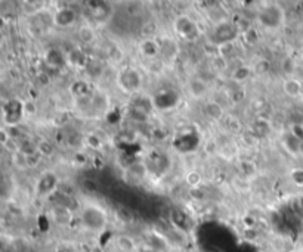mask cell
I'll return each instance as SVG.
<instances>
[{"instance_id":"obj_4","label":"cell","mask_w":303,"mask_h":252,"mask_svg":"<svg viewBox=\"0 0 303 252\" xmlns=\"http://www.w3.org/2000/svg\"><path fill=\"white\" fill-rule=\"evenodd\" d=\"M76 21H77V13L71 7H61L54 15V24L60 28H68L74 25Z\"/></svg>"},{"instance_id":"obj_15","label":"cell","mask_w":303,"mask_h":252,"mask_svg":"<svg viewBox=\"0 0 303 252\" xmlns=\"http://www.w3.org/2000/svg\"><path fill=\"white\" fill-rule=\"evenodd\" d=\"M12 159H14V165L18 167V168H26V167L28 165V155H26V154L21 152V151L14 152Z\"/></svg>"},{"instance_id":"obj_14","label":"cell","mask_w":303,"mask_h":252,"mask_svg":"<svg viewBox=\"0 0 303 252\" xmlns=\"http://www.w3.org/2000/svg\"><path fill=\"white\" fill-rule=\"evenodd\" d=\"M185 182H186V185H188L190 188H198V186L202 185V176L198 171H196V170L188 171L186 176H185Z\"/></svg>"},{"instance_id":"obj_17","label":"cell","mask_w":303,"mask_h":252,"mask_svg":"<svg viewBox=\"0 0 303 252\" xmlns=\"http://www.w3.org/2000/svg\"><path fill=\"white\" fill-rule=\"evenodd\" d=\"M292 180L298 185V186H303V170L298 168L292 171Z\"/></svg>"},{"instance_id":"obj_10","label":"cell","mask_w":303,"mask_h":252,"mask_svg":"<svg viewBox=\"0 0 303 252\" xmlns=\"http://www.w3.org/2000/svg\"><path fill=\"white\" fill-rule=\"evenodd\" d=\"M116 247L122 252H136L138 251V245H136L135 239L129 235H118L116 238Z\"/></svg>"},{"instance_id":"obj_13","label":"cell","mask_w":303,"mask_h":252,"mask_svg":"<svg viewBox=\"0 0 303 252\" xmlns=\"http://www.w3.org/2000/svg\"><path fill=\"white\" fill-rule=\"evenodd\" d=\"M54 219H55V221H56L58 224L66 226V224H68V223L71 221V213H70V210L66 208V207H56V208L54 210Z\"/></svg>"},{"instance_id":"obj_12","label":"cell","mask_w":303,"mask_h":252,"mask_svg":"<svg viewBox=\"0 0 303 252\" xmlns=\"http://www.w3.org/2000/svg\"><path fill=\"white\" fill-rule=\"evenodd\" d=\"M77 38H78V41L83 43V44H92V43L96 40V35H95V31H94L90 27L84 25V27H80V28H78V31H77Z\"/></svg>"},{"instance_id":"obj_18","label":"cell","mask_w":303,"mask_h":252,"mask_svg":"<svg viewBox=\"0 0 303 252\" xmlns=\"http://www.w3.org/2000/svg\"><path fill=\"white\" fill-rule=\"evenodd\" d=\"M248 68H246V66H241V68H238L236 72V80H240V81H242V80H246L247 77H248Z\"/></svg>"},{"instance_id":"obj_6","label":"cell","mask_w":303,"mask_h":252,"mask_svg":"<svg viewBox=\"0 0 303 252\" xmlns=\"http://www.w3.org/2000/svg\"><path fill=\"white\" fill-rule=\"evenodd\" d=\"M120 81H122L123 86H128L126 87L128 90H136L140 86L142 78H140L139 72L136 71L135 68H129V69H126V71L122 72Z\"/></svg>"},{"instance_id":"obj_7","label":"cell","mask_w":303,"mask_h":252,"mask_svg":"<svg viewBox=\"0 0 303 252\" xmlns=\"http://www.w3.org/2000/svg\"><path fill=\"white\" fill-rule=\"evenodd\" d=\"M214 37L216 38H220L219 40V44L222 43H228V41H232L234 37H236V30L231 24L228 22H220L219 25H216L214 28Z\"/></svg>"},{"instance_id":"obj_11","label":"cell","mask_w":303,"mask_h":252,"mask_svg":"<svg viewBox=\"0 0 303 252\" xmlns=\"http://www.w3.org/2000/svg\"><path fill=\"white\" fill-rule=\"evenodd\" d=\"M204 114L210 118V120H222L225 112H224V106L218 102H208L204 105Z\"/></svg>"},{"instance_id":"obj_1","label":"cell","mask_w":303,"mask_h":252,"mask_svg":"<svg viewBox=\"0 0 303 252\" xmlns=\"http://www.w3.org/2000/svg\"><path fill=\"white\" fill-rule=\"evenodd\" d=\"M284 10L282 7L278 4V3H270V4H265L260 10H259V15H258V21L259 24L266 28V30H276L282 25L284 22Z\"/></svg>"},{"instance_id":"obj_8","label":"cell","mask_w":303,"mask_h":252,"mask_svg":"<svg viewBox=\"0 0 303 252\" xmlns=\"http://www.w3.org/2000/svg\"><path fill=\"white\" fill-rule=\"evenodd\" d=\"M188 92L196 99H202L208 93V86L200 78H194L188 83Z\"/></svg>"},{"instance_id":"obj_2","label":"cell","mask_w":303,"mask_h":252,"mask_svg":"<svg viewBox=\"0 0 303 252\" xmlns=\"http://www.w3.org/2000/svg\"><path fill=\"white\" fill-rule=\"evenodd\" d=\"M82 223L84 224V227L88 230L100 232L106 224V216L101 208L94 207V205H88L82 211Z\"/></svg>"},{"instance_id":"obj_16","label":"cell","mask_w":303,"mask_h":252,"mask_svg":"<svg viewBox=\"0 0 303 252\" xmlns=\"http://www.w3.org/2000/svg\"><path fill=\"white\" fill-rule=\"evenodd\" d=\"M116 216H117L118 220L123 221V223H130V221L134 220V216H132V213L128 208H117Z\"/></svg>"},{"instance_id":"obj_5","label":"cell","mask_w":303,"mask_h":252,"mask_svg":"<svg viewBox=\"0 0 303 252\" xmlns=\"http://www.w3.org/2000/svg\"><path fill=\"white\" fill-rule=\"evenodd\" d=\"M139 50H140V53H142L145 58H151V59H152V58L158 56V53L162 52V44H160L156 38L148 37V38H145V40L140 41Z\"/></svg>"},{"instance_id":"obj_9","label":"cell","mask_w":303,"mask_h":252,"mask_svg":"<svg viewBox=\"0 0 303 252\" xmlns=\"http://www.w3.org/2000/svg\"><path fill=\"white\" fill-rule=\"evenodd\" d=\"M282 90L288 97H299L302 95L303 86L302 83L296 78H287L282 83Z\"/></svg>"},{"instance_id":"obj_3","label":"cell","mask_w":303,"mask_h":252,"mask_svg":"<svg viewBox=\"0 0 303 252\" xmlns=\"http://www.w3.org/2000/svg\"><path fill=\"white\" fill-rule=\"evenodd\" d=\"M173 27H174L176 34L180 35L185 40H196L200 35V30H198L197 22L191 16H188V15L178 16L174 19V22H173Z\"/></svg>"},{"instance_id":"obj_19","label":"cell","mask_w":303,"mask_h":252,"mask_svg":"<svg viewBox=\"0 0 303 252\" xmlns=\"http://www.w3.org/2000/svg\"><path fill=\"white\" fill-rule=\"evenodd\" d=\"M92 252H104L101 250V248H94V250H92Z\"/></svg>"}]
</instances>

============================================================

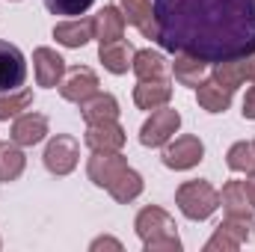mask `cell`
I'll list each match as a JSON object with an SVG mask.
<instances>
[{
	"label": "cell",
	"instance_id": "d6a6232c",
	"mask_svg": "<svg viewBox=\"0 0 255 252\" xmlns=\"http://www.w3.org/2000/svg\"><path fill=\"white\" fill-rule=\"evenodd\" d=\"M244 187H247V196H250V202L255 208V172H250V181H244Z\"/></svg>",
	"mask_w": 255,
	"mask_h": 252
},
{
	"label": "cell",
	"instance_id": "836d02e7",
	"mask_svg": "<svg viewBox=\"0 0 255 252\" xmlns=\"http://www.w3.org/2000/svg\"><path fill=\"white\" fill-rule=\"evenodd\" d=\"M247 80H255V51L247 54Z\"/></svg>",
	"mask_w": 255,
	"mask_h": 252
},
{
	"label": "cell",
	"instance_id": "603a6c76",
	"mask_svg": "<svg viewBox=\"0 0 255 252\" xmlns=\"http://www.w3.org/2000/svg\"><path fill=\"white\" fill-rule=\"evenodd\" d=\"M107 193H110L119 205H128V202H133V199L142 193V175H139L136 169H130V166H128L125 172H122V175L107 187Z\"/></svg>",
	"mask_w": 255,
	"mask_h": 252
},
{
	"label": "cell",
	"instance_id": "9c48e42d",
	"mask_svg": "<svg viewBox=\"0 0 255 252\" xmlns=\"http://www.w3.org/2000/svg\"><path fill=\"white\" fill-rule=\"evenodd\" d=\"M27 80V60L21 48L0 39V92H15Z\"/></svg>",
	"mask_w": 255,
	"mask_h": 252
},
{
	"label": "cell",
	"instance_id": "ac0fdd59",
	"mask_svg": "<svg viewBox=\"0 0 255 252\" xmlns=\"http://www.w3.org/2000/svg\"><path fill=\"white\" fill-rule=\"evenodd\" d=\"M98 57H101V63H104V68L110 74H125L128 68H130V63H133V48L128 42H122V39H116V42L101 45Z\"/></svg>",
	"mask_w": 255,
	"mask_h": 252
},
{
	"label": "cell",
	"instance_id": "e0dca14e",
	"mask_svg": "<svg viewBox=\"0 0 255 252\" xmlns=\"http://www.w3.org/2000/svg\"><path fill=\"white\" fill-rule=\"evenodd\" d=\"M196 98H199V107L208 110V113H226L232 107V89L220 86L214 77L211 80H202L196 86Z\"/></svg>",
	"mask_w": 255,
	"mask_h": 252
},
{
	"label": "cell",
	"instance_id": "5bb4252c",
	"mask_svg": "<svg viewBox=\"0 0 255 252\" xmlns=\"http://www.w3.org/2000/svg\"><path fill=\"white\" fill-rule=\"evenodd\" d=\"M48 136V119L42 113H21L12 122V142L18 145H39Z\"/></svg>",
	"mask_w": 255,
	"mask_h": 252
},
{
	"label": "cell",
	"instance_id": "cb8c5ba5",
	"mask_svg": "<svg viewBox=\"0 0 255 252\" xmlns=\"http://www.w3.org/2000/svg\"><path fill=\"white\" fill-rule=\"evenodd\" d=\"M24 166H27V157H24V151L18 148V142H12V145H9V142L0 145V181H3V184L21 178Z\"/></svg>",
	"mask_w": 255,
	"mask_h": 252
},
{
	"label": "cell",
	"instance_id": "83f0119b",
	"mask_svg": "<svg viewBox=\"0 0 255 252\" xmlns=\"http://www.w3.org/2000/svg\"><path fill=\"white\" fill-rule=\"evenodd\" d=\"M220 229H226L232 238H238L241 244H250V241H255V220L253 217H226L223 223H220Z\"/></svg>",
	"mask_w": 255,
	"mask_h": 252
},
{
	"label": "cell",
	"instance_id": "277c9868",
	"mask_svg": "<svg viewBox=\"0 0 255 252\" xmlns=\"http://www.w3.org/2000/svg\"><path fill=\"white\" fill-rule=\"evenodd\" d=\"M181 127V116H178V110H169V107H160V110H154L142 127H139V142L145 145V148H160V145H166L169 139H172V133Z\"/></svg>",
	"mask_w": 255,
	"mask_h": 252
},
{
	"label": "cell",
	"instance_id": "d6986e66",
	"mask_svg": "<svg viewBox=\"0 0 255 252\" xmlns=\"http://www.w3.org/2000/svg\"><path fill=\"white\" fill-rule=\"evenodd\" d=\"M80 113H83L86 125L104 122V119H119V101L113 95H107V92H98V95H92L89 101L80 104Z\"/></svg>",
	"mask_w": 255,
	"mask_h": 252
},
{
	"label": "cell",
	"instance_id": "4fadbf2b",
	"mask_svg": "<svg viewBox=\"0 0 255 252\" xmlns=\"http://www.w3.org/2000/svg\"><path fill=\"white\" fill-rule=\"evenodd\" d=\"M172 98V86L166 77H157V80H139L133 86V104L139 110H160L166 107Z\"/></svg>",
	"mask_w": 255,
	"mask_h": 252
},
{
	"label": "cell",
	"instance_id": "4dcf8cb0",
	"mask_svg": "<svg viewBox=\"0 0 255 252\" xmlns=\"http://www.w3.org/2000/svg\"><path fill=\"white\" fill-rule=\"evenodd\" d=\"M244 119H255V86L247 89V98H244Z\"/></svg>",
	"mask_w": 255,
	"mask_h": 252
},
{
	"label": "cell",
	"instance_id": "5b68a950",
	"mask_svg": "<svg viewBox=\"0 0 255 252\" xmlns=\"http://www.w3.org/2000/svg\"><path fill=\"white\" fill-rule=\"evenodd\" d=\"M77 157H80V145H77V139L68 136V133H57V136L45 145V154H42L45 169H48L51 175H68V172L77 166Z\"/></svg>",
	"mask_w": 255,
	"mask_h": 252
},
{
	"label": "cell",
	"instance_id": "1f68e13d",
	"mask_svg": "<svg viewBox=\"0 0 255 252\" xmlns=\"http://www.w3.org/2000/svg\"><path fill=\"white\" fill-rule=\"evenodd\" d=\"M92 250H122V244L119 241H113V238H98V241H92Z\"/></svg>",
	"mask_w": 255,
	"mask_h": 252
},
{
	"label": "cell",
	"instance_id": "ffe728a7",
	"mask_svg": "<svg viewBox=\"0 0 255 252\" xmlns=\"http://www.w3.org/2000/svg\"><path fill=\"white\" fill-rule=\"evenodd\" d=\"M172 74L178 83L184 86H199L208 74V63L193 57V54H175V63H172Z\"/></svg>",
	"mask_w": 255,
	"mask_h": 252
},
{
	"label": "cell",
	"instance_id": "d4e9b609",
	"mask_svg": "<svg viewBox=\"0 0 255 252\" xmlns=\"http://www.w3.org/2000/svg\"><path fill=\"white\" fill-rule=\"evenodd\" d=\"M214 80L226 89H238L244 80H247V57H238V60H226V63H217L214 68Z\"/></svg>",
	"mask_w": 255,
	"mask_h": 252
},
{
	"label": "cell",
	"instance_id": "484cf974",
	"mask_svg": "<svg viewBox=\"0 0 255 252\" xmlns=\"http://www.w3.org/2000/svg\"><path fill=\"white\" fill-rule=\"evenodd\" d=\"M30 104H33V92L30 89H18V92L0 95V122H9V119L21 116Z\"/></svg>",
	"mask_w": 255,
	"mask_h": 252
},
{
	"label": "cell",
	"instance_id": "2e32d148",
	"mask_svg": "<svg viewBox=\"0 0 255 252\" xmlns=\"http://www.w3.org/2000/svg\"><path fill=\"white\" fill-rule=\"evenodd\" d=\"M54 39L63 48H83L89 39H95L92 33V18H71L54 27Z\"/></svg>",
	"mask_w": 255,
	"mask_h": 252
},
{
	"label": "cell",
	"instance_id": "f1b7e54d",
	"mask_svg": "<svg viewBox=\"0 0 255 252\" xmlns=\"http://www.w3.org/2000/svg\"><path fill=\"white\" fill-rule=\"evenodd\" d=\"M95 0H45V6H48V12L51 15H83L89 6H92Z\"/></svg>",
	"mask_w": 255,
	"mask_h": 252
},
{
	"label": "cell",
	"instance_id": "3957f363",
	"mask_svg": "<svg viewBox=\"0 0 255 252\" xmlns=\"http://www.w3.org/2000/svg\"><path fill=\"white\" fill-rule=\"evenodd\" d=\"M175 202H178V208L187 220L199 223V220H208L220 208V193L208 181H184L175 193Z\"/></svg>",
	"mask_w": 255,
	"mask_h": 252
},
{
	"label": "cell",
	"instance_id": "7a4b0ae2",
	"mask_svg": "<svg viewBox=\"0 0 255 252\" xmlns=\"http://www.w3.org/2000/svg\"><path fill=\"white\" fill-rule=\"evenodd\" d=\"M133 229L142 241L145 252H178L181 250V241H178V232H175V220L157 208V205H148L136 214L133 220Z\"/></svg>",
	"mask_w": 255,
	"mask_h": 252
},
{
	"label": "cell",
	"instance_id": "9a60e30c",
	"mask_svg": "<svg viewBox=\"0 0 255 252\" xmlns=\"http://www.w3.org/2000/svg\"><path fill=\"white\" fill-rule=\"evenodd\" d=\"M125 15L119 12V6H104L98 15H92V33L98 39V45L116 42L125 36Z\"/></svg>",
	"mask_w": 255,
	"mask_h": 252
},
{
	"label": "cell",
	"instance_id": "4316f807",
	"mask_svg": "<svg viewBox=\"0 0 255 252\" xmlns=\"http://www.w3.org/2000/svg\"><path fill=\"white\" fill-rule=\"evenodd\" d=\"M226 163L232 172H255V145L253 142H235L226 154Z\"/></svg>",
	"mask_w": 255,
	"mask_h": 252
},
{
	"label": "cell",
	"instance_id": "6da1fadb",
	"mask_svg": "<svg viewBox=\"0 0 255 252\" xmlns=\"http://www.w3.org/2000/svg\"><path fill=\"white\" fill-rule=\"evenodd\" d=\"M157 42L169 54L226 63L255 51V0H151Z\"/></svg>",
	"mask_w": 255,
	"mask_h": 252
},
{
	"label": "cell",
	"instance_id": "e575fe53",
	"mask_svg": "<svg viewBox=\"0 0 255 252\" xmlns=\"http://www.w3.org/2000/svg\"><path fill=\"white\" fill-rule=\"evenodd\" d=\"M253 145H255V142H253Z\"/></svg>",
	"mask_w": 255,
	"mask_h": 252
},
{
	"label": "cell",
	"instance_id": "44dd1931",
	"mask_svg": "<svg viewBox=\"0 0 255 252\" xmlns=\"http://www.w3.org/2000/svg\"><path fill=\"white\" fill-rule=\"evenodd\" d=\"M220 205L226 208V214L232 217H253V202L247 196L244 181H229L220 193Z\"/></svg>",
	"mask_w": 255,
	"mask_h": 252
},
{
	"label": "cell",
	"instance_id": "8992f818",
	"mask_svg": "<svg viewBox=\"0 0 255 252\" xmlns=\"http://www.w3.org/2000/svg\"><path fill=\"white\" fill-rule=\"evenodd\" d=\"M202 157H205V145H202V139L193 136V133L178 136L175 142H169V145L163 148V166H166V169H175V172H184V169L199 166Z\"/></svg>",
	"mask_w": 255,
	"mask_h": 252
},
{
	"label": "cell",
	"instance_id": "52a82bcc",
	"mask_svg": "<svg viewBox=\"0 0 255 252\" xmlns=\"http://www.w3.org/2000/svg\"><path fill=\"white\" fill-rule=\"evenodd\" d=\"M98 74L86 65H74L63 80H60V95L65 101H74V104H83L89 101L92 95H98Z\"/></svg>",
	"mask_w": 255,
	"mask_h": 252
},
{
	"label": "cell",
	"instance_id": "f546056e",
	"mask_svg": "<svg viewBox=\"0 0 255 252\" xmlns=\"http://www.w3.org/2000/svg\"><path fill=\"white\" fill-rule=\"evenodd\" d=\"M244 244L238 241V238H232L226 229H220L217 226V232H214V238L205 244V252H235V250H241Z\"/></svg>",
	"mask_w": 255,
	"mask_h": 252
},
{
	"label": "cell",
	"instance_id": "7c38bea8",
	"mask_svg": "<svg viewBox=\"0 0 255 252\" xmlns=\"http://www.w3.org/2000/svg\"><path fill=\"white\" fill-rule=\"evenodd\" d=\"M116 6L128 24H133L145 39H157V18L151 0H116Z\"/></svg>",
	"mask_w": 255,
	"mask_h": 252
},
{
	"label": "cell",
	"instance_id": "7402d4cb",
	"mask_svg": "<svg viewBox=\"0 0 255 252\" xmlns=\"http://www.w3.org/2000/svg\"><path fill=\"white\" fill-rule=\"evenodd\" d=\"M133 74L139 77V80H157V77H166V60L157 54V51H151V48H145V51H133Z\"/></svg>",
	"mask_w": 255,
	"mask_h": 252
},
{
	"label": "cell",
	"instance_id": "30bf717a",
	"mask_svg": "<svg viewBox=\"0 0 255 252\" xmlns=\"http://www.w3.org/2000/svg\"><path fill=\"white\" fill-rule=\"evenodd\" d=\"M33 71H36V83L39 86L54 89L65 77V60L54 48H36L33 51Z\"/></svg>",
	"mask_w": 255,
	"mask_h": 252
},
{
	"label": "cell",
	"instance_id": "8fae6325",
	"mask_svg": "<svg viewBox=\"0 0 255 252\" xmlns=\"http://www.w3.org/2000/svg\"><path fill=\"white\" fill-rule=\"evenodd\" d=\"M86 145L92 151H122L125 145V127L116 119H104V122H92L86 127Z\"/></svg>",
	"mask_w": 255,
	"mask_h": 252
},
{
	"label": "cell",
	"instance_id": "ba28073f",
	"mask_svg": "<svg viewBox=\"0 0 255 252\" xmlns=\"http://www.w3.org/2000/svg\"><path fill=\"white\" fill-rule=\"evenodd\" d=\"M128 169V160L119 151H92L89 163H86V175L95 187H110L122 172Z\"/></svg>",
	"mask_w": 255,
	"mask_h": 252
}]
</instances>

============================================================

> **WHAT YOU NEED TO DO**
Count the lines in the data above that contain the string "each". Reply with the number alone.

> **THE SOLUTION**
2